In the complaint, named plaintiff Robert Cullen alleges that due to the global pandemic COVID-19, the majority of Americans are currently under a “stay at home” order and therefore must work from home. This has increased the popularity of web conferencing companies, like Zoom, that allow for easily-conducted remote conferencing, online meetings, chats and mobile collaborations.
Since mid-March 2020, the concept of a “Zoom Meeting” has become the norm in most American businesses and as a result, the company’s stock price has increased 115% since the onset of COVID-19. In its marketing material, Zoom boasts that users can “stay connected wherever you go—start or join a meeting with flawless video, crystal clear audio, instant screen sharing, and cross platform instant messaging—for free!” Zoom assures its customers that the company values users’ privacy stating, “You trust us to connect you to the people that matter. We value that trust more than anything else. We want you to know what data we collect and how we use it to provide our service.” Zoom further maintains that it utilizes a combination of industry standard security technologies, procedures and organizational measures to protect customers’ personal data from unauthorized access.
However, the plaintiff alleges that despite Zoom’s assurances, the Zoom App includes undisclosed code that shares customers’ personal information and activity with Facebook and possibly other third parties. According to the complaint, the Zoom app notifies Facebook when a user opens the app; provides details on the user’s device such as the model, the time zone and city they are connecting from; the phone carrier’s identity; and a unique advertiser identifier created by the user’s device which then allows companies to target Zoom customers with advertisements.
On March 27, 2020, Zoom publicly admitted in a blog entry on its official website that the Zoom App does send to Facebook the following information upon installation of the app: Application Bundle Identifier, Application Instance ID, Application Version, Device Carrier, iOS Advertiser ID, iOS Device CPU Cores, iOS Device Disk Space Available, iOS Device Disk Space Remaining, iOS Device Display Dimensions, iOS Device Model, iOS Language, iOS Timezone, iOS Version, and IP Address.

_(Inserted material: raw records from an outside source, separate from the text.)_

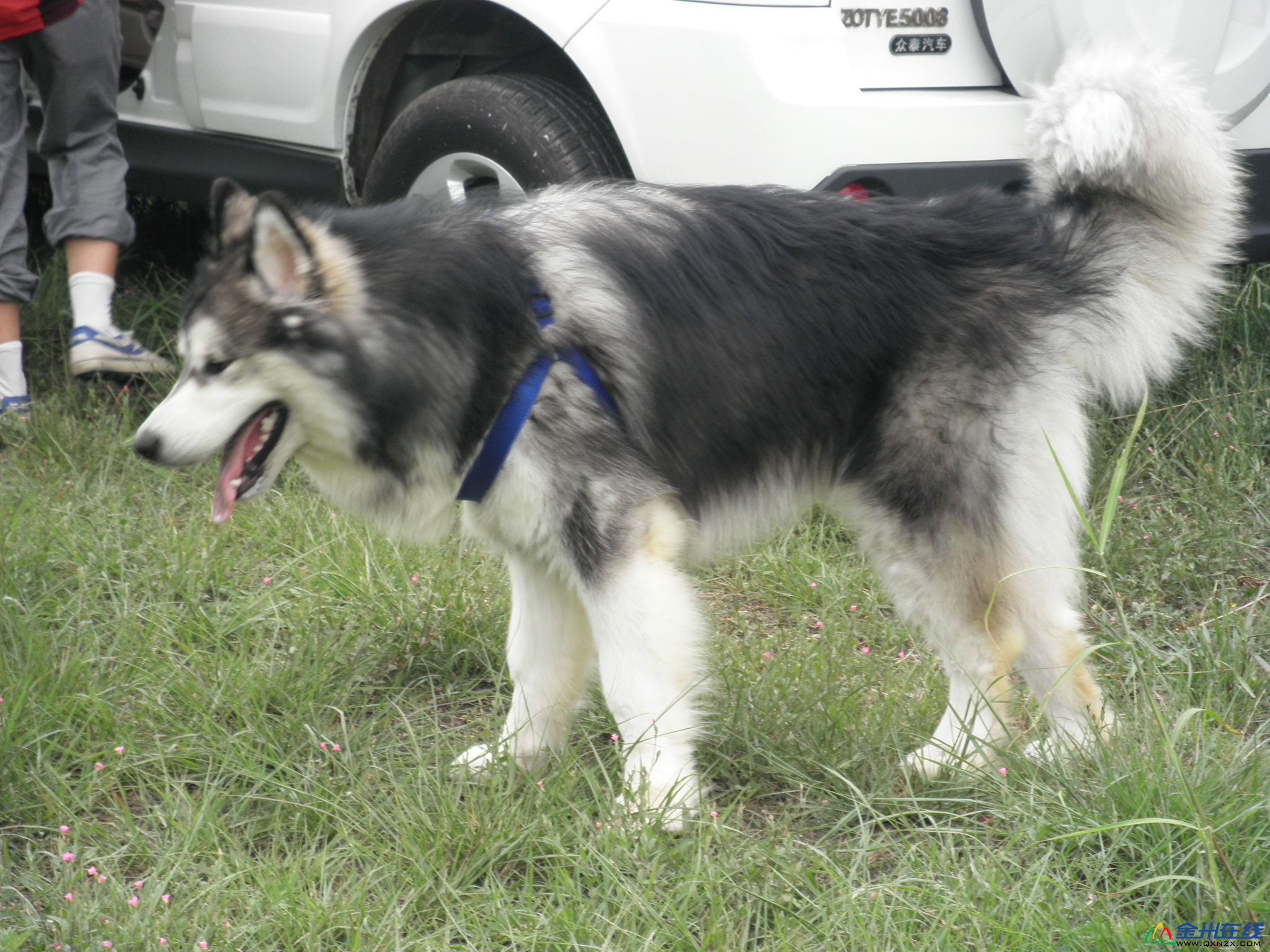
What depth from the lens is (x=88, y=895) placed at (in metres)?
2.33

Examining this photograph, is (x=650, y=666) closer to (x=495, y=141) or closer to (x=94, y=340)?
(x=495, y=141)

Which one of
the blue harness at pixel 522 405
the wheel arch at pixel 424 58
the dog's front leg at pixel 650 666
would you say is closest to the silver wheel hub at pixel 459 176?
the wheel arch at pixel 424 58

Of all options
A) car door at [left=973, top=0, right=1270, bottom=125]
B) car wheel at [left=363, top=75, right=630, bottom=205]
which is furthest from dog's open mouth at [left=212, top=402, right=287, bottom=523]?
car door at [left=973, top=0, right=1270, bottom=125]

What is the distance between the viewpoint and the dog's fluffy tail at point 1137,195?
2.58 meters

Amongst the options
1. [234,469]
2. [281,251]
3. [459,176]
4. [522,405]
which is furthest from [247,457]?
[459,176]

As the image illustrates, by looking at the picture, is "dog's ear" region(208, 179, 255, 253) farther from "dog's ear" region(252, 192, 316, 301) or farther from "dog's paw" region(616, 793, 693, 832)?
"dog's paw" region(616, 793, 693, 832)

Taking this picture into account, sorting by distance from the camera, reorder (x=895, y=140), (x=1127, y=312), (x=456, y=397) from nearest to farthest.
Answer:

On the same day as this admission, Zoom released a new version of the Zoom App which it claims no longer sends unauthorized personal information to Facebook. However, Zoom has yet to take any action to block any of the prior versions of the Zoom App from operating; thus, unless customers affirmatively update their Zoom App, it is still likely that Zoom is sending unauthorized personal information to Facebook.
Plaintiff argues that, had he and his fellow class members been aware of Zoom’s failure to implement adequate security protocols, they wouldn’t have used the product and would have chosen another video conferencing product. Plaintiff seeks to represent a class made up of all persons and businesses in the U.S. whose personal or private information was collected and/or disclosed by Zoom to a third party upon the installation or opening of the Zoom App.
The suit brings causes of action for violation of the California Consumer Privacy Act, unlawful and unfair business practices, violation of the California Consumers Legal Remedies Act, negligence, invasion of privacy and violation of the California Constitution and unjust enrichment.
The case is: Cullen v. Zoom Video Communications Inc., Case No.: 5:20-cv-02155, in the U.S. District Court for the Northern District of California.